**GOAL OF THE EXERCISE**: Write the next part of the Purim cookie recipes, picking up after their final sentence.

**PASSAGE GIVEN**:
========

Make this year’s mishloah manot extra special with the following recipes offered
to us by chef Miki Shemo. He makes many versions of hamentashen for Purim in his
bakeries, but he also offers other filled cookies that are traditionally served
for the holiday.
NUT AND POPPY CRESCENTS Makes 14
For the pastry
✔ 2 cups
flour ✔ 150 gr. soft butter ✔ 1⁄2 cup powdered sugar ✔ 1⁄4 cup milk ✔ 1 large
egg ✔ Zest from 1⁄2 lemon ✔ 1 tsp. vanilla extract ✔ 1⁄2 tsp. salt ✔ 25 gr. (1⁄2
cube) fresh yeast or 1⁄2 package of granulated yeast (shimrit)
For the filling
✔ 1 cup milk ✔ 50 gr. butter, cubed ✔ 11⁄4 cups sugar (250 gr.) ✔ 1⁄4 cup ground
walnuts ✔ 1 Tbsp. farina ✔ 3 cups freshly ground poppy seeds (270 gr.) ✔ 1
beaten egg for glazing
In the mixer bowl, using the dough hook, mix together all
the pastry ingredients except the yeast about 5 minutes until smooth. Add the
yeast and continue mixing 1 minute.
Place dough in the refrigerator for
at least 1 hour and up to 3 hours.
To prepare filling: Heat milk, butter
and sugar until sugar dissolves. Lower heat and add farina and nuts, mix for 1
minute and remove from heat. Add poppy seeds, mix well. Cover with plastic wrap
and refrigerate for at least 2 hours.
To shape and fill: Divide the
filling into 14 parts and roll each part into 8- cm. long, 2-cm. thick
cylinders.
Divide the dough into 14 equal parts and shape into balls. On
a lightly floured work surface, roll each ball into an oval-shaped 1⁄2-cm. thick
leaf. Place a cylinder of the filling along one side of the pastry leaf and
roll. Close side and bend to create a crescent shape.
Place the crescents
on two lined baking sheets and let rise for 1⁄2 hour to 1 hour.
Heat oven
to 190º, brush crescents with egg and bake 20 minutes or until color is
dark.
TURKISH DELIGHT COOKIES Makes 40
The pastry itself has no added
sugar, but with the filling these are just sweet enough. To make the
cookies slightly sweeter, you may sprinkle with powdered sugar.
Note:
When adding the flour to the dough, do not add all the flour at once. The
kneading time to be as brief as possible, so adding the flour at two separate
times helps.

========

(Stored records)
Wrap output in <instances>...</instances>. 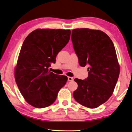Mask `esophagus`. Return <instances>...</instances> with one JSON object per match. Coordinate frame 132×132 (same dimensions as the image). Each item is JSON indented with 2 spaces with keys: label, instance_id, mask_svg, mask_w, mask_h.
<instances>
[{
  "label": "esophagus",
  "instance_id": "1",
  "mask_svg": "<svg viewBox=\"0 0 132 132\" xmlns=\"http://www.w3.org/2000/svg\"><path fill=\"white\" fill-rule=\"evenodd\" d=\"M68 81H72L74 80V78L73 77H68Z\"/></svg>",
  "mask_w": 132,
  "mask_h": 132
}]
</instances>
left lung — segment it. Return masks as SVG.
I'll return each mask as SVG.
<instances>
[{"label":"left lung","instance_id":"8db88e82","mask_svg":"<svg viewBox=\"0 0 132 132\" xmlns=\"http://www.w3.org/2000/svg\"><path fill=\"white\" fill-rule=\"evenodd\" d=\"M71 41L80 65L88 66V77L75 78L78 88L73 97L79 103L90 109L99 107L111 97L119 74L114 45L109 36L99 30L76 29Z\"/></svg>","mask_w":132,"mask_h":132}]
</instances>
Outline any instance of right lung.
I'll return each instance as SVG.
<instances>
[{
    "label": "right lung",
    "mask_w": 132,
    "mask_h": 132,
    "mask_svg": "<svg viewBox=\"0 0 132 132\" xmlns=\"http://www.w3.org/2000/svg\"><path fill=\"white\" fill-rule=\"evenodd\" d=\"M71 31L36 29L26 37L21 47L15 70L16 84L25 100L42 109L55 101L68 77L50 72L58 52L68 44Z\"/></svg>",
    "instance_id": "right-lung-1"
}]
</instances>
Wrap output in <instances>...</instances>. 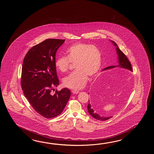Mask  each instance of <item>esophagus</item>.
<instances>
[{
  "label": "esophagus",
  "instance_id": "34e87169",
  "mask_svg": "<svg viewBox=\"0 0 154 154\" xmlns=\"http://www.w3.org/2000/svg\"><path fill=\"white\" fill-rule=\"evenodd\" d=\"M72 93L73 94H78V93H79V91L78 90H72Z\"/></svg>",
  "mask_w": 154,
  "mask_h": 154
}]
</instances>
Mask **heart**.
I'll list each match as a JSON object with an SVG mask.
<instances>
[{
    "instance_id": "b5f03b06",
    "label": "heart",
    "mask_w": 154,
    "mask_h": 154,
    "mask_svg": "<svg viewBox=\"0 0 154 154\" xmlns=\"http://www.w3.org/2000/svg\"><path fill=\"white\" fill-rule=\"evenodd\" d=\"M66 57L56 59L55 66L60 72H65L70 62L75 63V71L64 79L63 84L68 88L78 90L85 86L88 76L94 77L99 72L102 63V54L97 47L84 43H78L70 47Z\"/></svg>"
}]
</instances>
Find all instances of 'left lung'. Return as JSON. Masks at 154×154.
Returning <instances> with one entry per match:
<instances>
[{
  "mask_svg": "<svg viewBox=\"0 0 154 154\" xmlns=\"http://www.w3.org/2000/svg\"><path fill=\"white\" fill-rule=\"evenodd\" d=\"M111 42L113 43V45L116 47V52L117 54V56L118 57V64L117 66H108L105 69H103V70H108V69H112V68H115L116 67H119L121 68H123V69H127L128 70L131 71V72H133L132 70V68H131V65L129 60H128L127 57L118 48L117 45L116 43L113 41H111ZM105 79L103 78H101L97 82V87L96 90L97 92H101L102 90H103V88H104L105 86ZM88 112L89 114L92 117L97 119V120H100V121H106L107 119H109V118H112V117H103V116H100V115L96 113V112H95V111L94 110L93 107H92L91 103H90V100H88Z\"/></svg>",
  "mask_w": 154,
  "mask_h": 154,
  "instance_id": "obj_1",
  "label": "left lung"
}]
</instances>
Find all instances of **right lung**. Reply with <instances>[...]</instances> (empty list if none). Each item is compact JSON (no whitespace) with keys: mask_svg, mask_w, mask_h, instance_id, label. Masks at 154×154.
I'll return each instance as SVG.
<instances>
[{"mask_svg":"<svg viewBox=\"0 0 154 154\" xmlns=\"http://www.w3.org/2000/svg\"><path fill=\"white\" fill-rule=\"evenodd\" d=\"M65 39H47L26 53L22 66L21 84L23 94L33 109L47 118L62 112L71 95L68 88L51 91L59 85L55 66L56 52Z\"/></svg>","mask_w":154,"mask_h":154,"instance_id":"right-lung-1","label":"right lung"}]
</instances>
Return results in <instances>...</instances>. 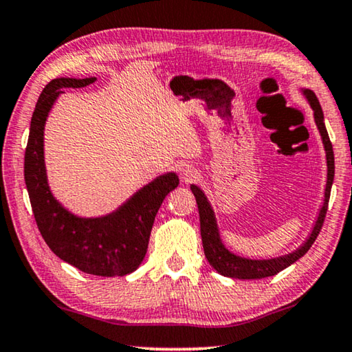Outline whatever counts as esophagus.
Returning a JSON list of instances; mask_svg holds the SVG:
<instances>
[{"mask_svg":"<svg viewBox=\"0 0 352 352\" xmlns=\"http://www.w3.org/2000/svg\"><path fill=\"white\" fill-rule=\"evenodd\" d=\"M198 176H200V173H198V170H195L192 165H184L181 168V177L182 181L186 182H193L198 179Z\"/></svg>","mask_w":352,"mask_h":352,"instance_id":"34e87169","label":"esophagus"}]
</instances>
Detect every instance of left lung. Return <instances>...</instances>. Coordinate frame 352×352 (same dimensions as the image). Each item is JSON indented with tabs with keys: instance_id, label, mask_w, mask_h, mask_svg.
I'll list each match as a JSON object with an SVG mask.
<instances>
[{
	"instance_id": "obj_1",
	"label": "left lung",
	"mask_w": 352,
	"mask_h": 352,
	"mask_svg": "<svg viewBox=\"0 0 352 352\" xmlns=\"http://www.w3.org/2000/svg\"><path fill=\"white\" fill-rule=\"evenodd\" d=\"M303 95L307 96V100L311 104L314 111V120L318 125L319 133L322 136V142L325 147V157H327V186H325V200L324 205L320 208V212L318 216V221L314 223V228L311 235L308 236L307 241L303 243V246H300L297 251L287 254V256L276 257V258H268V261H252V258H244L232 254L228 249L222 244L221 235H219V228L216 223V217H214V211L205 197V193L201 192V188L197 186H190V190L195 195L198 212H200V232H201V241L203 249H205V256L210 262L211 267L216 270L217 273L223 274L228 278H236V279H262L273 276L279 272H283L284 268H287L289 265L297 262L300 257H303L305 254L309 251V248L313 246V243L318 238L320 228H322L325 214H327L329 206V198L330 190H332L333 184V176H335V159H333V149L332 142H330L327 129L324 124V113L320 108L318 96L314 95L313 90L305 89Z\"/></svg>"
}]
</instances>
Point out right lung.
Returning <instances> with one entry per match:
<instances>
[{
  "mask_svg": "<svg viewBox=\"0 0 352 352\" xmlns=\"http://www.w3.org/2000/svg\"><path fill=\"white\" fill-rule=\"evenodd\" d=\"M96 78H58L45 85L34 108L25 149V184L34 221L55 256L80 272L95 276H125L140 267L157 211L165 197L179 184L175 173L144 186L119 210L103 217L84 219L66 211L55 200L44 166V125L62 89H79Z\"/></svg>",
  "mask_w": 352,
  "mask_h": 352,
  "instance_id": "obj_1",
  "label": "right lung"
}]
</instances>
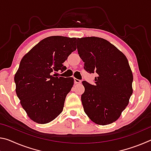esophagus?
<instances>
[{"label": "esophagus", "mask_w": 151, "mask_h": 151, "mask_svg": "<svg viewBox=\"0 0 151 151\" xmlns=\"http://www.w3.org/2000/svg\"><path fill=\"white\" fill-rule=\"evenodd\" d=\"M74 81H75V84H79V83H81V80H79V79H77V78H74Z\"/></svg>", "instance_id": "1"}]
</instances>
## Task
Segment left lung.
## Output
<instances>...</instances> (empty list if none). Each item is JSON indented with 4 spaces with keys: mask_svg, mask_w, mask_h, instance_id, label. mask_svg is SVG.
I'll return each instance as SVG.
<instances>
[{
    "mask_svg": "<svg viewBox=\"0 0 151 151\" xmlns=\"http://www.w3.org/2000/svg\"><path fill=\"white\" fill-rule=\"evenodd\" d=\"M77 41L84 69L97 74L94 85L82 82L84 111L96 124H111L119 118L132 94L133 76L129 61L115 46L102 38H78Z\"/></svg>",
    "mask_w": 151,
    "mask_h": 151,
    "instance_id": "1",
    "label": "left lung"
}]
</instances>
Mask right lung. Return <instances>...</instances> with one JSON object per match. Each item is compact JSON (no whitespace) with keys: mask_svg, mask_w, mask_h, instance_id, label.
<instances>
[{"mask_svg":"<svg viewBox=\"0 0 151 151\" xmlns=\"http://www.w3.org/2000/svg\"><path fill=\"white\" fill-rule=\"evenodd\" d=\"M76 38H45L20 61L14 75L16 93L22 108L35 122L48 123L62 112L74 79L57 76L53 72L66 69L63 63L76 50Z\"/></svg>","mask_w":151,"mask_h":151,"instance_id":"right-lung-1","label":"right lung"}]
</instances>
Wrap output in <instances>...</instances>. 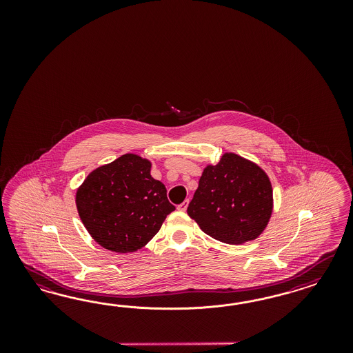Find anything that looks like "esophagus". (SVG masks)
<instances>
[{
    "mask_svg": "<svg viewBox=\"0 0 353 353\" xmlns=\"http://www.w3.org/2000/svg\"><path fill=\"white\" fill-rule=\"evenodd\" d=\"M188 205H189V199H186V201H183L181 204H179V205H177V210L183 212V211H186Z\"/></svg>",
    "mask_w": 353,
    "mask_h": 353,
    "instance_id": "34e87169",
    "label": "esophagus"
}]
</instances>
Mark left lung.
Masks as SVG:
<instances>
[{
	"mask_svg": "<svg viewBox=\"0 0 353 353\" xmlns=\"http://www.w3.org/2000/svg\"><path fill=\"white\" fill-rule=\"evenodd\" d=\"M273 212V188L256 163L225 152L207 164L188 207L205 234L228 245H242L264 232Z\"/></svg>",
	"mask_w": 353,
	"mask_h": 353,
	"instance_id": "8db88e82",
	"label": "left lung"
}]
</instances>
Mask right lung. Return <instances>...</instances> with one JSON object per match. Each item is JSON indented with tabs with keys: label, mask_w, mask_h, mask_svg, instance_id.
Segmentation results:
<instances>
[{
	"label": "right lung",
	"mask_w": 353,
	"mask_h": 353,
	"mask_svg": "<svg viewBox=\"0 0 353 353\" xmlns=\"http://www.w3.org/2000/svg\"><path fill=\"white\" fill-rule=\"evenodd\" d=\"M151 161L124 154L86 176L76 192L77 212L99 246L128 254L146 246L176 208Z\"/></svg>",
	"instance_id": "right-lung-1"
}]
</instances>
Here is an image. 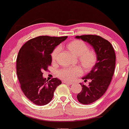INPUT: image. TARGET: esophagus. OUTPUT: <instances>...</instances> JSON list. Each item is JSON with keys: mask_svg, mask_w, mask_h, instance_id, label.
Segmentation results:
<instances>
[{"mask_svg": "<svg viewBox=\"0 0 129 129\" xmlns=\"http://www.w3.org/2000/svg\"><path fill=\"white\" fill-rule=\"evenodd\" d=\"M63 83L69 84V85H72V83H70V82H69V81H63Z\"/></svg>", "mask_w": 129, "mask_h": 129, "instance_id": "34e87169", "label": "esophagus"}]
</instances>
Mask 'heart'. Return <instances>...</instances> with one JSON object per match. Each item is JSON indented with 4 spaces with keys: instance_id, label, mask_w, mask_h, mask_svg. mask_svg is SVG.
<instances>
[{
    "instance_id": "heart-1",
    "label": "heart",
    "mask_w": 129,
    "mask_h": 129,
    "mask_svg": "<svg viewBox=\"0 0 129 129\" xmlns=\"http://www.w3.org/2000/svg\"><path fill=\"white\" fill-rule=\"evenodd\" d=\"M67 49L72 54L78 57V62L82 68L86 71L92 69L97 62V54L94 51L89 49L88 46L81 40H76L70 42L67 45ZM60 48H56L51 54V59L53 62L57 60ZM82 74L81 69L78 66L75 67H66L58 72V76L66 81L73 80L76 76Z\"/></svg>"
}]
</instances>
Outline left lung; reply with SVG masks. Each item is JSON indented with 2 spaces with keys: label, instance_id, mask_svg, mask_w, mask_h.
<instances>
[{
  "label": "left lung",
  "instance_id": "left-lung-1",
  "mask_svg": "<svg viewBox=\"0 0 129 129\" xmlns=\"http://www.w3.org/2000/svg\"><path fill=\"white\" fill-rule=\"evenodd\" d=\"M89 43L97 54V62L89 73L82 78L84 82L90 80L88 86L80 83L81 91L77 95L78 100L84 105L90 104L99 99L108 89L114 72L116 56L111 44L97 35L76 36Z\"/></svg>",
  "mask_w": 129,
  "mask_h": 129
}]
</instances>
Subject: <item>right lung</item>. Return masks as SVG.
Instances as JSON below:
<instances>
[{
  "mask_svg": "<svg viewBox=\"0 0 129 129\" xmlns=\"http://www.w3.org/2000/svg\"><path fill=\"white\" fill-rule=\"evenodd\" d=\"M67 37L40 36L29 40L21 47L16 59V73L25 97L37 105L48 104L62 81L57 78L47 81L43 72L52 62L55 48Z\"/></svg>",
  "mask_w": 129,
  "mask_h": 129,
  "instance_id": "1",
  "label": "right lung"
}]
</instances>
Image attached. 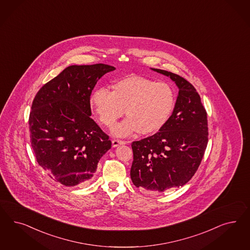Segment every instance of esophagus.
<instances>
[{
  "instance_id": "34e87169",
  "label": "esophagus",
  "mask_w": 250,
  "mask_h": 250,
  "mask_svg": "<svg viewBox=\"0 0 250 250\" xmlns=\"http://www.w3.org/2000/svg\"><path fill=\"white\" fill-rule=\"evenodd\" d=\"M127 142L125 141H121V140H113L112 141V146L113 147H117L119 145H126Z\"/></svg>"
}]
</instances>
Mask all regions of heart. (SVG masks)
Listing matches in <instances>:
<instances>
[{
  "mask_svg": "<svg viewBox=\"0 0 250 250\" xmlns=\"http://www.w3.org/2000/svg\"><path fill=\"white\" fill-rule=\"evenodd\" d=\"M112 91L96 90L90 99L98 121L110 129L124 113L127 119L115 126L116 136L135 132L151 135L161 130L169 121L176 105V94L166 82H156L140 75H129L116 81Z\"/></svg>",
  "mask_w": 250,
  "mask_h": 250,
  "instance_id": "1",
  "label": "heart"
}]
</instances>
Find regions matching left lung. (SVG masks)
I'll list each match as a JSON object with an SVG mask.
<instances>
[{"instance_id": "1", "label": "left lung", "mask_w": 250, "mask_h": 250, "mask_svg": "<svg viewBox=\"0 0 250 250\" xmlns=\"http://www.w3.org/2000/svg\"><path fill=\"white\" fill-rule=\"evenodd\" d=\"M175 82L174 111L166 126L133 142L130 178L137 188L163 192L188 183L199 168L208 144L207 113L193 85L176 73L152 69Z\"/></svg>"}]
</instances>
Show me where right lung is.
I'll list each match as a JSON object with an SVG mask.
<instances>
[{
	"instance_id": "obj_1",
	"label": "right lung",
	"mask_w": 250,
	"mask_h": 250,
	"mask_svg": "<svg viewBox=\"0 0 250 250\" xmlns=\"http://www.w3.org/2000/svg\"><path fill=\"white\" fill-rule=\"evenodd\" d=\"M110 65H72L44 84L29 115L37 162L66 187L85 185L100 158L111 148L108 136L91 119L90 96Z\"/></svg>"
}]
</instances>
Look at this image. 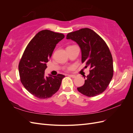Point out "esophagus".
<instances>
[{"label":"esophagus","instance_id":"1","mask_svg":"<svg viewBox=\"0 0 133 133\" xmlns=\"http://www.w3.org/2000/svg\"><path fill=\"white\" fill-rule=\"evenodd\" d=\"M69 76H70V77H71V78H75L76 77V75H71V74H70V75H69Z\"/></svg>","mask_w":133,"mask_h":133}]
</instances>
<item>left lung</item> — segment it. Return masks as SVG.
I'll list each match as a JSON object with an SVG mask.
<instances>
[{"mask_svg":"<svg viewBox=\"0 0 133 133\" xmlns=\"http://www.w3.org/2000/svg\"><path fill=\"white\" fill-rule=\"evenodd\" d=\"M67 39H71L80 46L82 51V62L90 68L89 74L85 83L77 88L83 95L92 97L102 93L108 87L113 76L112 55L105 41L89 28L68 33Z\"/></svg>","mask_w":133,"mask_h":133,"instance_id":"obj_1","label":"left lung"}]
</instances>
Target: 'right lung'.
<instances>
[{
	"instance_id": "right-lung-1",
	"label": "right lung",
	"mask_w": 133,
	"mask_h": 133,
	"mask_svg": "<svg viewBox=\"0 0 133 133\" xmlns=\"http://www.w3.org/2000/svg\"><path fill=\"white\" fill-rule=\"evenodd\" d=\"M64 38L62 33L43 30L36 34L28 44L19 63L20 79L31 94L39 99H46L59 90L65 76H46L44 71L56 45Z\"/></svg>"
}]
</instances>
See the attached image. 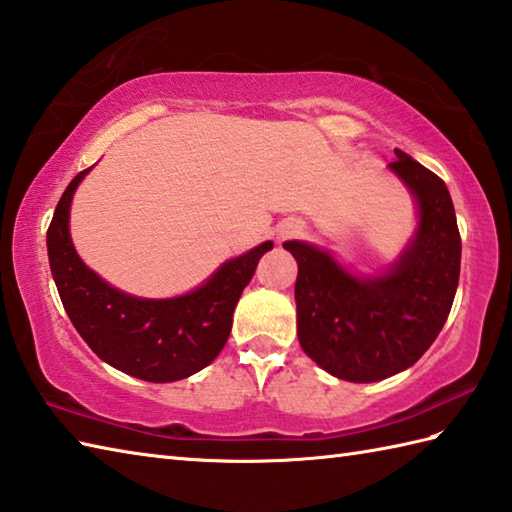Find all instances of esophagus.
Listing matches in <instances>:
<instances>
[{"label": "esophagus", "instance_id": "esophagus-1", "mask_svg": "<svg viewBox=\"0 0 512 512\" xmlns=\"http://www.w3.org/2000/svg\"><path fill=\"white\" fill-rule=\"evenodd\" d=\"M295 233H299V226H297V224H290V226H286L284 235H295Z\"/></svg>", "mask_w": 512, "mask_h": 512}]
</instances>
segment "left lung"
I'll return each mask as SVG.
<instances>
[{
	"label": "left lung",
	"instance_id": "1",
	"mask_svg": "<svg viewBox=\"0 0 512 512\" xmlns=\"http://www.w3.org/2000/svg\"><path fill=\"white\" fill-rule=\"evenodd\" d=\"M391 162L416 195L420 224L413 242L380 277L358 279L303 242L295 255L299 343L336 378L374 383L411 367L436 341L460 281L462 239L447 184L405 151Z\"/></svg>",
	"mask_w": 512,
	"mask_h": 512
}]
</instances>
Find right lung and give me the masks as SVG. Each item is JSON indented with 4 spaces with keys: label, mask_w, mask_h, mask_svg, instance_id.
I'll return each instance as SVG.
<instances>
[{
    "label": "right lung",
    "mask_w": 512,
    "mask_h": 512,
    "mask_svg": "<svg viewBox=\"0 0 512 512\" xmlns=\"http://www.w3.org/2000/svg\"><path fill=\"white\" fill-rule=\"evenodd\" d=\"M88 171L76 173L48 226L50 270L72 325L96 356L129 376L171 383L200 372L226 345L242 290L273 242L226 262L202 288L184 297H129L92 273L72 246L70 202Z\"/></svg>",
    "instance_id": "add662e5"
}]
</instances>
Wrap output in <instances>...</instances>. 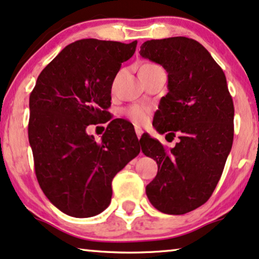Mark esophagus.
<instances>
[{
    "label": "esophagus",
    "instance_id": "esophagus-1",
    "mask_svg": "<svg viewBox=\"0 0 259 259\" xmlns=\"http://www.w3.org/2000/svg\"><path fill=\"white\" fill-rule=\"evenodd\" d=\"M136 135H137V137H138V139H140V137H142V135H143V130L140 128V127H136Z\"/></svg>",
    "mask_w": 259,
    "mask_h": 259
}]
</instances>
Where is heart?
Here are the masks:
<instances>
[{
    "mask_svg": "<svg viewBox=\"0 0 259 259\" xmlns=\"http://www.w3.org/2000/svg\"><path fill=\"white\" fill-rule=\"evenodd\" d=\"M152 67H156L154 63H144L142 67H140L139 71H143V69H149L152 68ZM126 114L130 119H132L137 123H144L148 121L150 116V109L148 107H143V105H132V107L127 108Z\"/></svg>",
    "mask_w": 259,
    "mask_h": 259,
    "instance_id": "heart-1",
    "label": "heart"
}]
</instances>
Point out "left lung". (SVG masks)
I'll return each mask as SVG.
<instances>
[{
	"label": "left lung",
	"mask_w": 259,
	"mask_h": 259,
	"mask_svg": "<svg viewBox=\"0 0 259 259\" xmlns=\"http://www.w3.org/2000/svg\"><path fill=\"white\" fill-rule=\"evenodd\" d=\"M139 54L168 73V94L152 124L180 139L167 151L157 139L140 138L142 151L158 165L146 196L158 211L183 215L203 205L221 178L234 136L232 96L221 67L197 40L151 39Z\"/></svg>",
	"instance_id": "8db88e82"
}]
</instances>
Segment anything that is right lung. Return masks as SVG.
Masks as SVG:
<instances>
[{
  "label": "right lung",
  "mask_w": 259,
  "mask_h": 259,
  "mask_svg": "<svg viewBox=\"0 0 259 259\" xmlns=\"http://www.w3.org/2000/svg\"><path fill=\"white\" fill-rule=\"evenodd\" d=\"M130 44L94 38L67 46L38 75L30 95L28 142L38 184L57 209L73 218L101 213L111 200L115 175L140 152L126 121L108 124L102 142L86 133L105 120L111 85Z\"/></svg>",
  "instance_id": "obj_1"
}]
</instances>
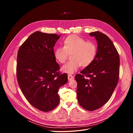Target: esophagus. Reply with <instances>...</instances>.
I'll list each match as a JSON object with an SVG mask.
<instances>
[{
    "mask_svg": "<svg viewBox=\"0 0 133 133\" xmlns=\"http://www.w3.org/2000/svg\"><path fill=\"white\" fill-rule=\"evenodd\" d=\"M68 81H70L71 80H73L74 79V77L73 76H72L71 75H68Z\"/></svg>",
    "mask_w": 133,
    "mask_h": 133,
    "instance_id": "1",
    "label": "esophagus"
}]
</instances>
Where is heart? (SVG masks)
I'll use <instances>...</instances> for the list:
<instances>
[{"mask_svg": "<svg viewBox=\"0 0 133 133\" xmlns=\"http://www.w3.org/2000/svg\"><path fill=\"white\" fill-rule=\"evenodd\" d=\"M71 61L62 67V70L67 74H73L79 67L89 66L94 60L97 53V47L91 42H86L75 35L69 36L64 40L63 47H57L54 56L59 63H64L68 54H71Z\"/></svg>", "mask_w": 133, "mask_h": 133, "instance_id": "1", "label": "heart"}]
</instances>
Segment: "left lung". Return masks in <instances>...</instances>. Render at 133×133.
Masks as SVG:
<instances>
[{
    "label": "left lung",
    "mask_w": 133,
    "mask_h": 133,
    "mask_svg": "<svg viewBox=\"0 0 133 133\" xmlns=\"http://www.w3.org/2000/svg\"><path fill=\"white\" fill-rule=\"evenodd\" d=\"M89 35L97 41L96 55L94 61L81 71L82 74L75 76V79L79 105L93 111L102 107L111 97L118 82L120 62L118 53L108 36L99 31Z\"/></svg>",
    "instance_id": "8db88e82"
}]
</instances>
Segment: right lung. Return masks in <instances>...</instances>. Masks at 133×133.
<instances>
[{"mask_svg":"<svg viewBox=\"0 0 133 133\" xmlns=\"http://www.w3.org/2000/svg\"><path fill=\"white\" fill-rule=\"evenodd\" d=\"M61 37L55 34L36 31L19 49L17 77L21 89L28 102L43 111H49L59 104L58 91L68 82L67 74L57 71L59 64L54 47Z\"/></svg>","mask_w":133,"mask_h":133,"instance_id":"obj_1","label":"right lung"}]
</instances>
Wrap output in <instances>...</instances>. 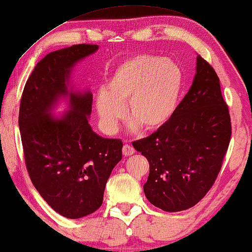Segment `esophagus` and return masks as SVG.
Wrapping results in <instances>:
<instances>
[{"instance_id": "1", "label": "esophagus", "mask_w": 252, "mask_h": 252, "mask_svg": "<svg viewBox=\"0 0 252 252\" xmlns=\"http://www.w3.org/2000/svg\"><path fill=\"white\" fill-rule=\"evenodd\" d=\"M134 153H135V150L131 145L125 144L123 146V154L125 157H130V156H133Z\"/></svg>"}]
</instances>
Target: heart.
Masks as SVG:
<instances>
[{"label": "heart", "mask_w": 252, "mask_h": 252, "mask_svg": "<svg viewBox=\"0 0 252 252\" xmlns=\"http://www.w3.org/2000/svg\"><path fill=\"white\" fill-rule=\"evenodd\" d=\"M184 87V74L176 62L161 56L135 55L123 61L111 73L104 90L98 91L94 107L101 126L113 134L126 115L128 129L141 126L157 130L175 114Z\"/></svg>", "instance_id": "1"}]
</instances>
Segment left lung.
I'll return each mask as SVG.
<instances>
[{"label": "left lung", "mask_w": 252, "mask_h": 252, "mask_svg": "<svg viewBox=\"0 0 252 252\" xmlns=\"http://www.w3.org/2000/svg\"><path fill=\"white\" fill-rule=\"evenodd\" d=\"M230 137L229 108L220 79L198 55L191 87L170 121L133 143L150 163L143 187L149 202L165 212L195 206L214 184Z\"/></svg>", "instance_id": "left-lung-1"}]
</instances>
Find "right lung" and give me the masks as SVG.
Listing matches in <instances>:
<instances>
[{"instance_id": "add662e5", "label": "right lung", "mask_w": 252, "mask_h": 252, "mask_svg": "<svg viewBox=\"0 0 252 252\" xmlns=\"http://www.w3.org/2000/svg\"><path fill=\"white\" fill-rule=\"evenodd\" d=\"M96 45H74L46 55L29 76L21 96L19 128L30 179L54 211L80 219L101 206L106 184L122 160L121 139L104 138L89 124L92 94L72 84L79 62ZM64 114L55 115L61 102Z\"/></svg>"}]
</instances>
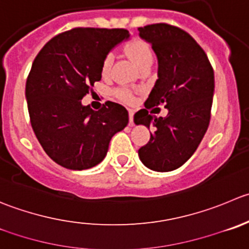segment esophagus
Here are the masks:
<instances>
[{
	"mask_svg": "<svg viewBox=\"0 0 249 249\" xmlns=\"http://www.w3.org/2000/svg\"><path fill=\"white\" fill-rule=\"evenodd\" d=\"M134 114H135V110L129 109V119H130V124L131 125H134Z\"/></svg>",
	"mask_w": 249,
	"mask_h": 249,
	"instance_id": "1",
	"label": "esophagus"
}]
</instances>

========

**RESULT OF THIS EXERCISE**:
✔ 250 gr. soft butter ✔ 150 gr. sour cream ✔ 4 egg yolks ✔ 3 cups flour ✔ 1⁄2 package baking powder ✔ 1 tsp. vanilla
extract ✔ 250 gr. Turkish delight (available in spice shops and some
supermarkets) ✔ 1⁄2 cup powdered sugar
Knead together in a mixer, using the
dough hook, the butter, sour cream, egg yolks and vanilla at slow-medium speed
until smooth. Add flour and baking powder at two separate times. Knead
until smooth, wrap in cling wrap and refrigerate for three to four
hours.
Roll out the dough on a lightly floured work surface until about 5
mm. thick. You will get approximately a 30x40-cm. leaf. Divide the pastry into
two 40-cm. long rectangles.
Roll the Turkish delight into two narrow
40-cm. long cylinders.
Place each cylinder on each pastry rectangle and
wrap the Turkish delight with the pastry.
Place the two filled pastry
cylinders on a lined baking sheet. Cut the cylinders into 2-cm. cookies, using a
plastic knife.
Bake at a preheated 170º oven for 20 minutes until light
golden in color. Let cool and dust with powdered sugar.
NUT-FILLED
MA’AMUL
Ma’amul is a filled shortbread cookie scented with rose water. It
originated in North African Jewish cuisine and became a part of Israeli cooking.
The most common ones are stuffed with dates, but this is a recipe for nut-filled
ones that you will love.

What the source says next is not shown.